Я задыхался от тошноты, отвращения, гнева, ненависти к самому себе. Мне следовало хотя бы сказать ей, что тут нет с моей стороны никакого великодушия, что я просто не имею ни малейшей возможности заявить о краже… Но тогда я должен сознаться – по какой причине. Уж не украл ли я сам эти деньги, как и те, что остались у меня? Она может предположить даже это… Или я должен изобразить себя беглецом, скрывающимся от властей, который вынужден таиться во мраке и не имеет права связать судьбу женщины со своей судьбой? Снова лгать бедной девочке… Но, с другой стороны, мог ли я сказать ей правду, правду, которая мне самому казалась невероятной, нелепой побасенкой, бессмысленным сном? Неужели для того, чтобы не солгать и теперь, я должен признаться в том, что лгал все время? Вот к чему приведет меня раскрытие истинного моего положения. А какой в этом смысл? Не получится ни оправдания для меня, ни лекарства для нее.
И все же в ярости и отчаянии я, может быть, открыл бы все Адриане, не пошли она ко мне синьорину Капорале.
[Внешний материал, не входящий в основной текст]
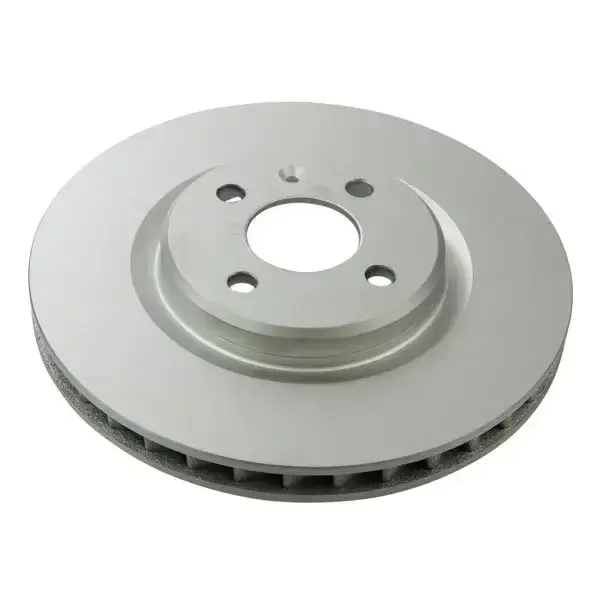 Pagid Front / Rear Disc Lotus Elise Exige 288Mm (V) *4 Stud* | Yh2889 C | Euro Car Parts - Image 1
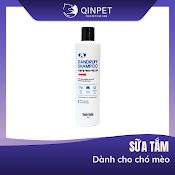 Sữa Tắm Trị Gàu Cho Chó Budle’budle Dandruff Shampoo 300Ml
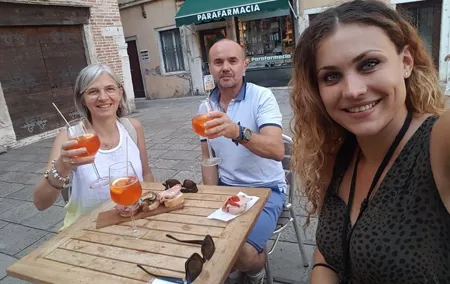 Secret Street Food Tour of Venice in 2,5 hours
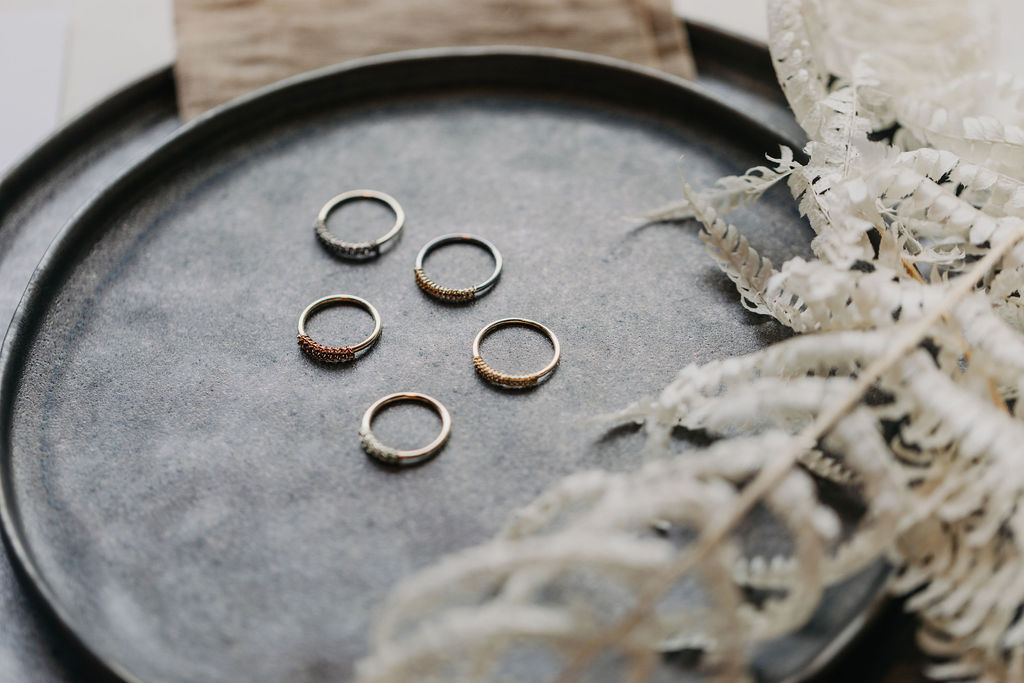 Eheringe Trauringe | Freie Trauung | Strauß & Fliege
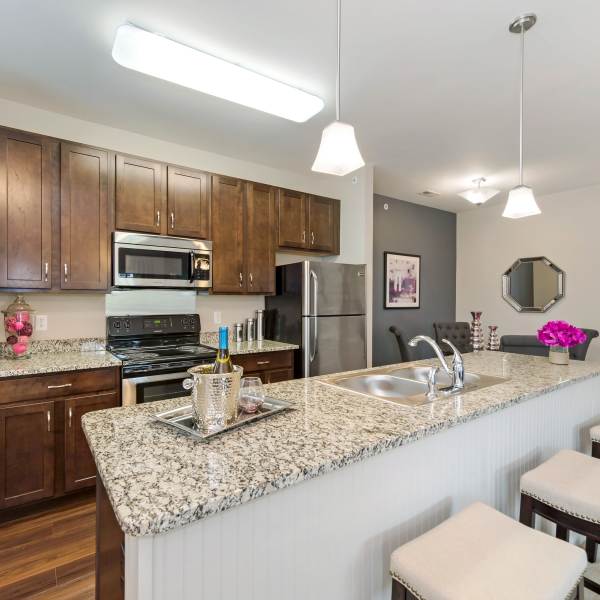 View floor plans offered at Cumberland Pointe in Noblesville, Indiana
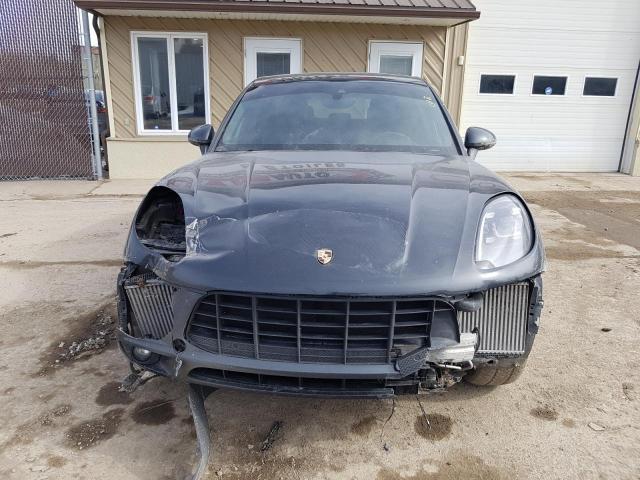 Photo 4 VIN: WP1AB2A59JLB30359 - PORSCHE MACAN 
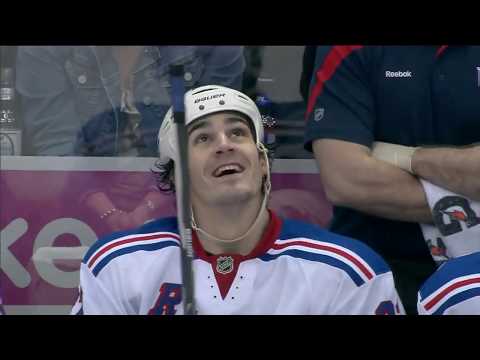 NHL  27.03.2012  NYRangers - Minnesota Wild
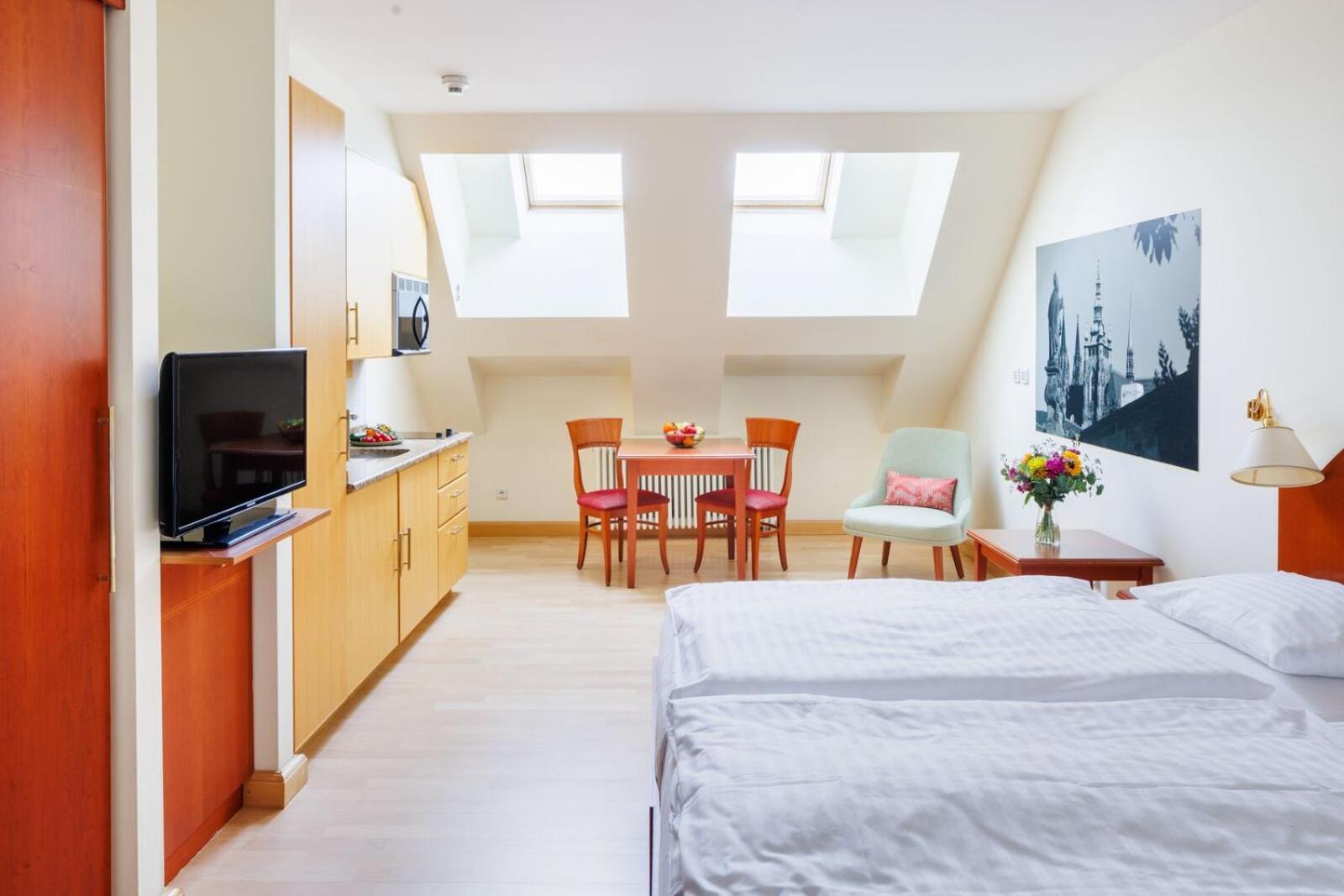 Hapimag Apartments Prague Exterior photo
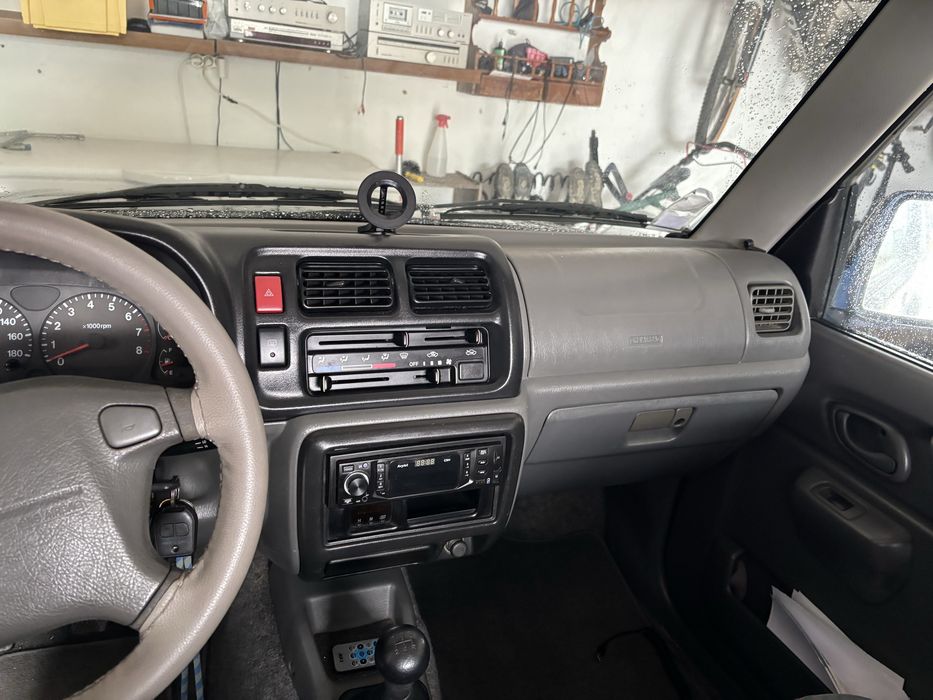 Suzuki Jimny hard&soft top 78000 km, orignal
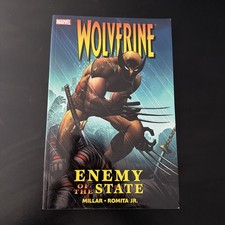 Wolverine: Enemy Of The State - Graphic Novel TPB - Marvel picture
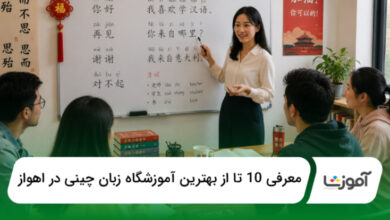 بهترین آموزشگاه زبان چینی در اهواز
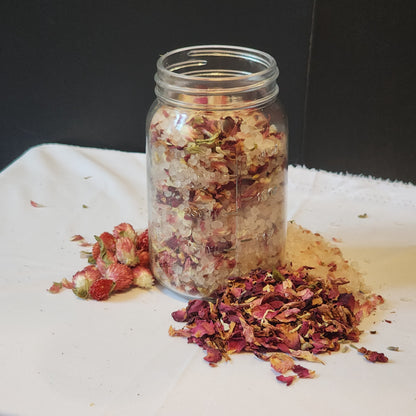 Rose Bath Salts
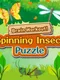 Brain Workout! Spinning Insect Puzzle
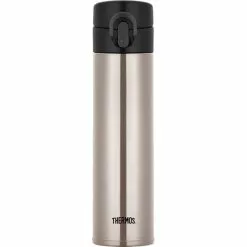 Thermos Original 0,4L Snäpplock Silver/Titan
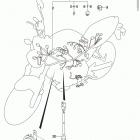 SV650,A Wiring harness (sv650al7 e28)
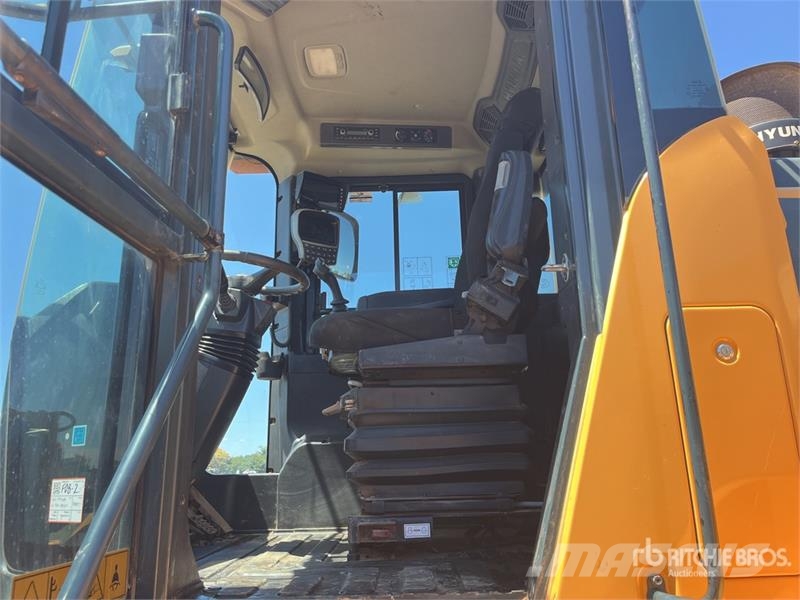 Hyundai HL940 Wheel Loader Φορτωτές με λάστιχα (Τροχοφόροι)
Пусть бы она сама вошла в мою комнату и объяснила бы по крайней мере, почему она нарушила свое обещание.
Впрочем, причина мне была уже известна – ведь я узнал ее от самого Папиано. Синьорина Капорале добавила, что Адриана безутешна.
– Почему же? – спросил я с деланым безразличием.
– Потому что не верит, что вы на самом деле нашли деньги.
И тут у меня возникла мысль (она, впрочем, вполне соответствовала моему душевному состоянию, моему отвращению к самому себе) заставить Адриану потерять ко мне всякое уважение, разлюбить меня, а для этого – выставить себя фальшивым, жестоким, легкомысленным, корыстным… Тем самым я наказал бы себя за причиненное ей зло. В данный момент я, конечно, нанес бы ей еще один удар, но с благой целью – чтобы излечить ее.
– Не верит? Как так не верит? – сказал я синьорине Капорале с грустной усмешкой. – Двенадцать тысяч лир, синьорина… Это же не песок! Неужели она воображает, что я был бы так спокоен, если бы у меня их украли на самом деле?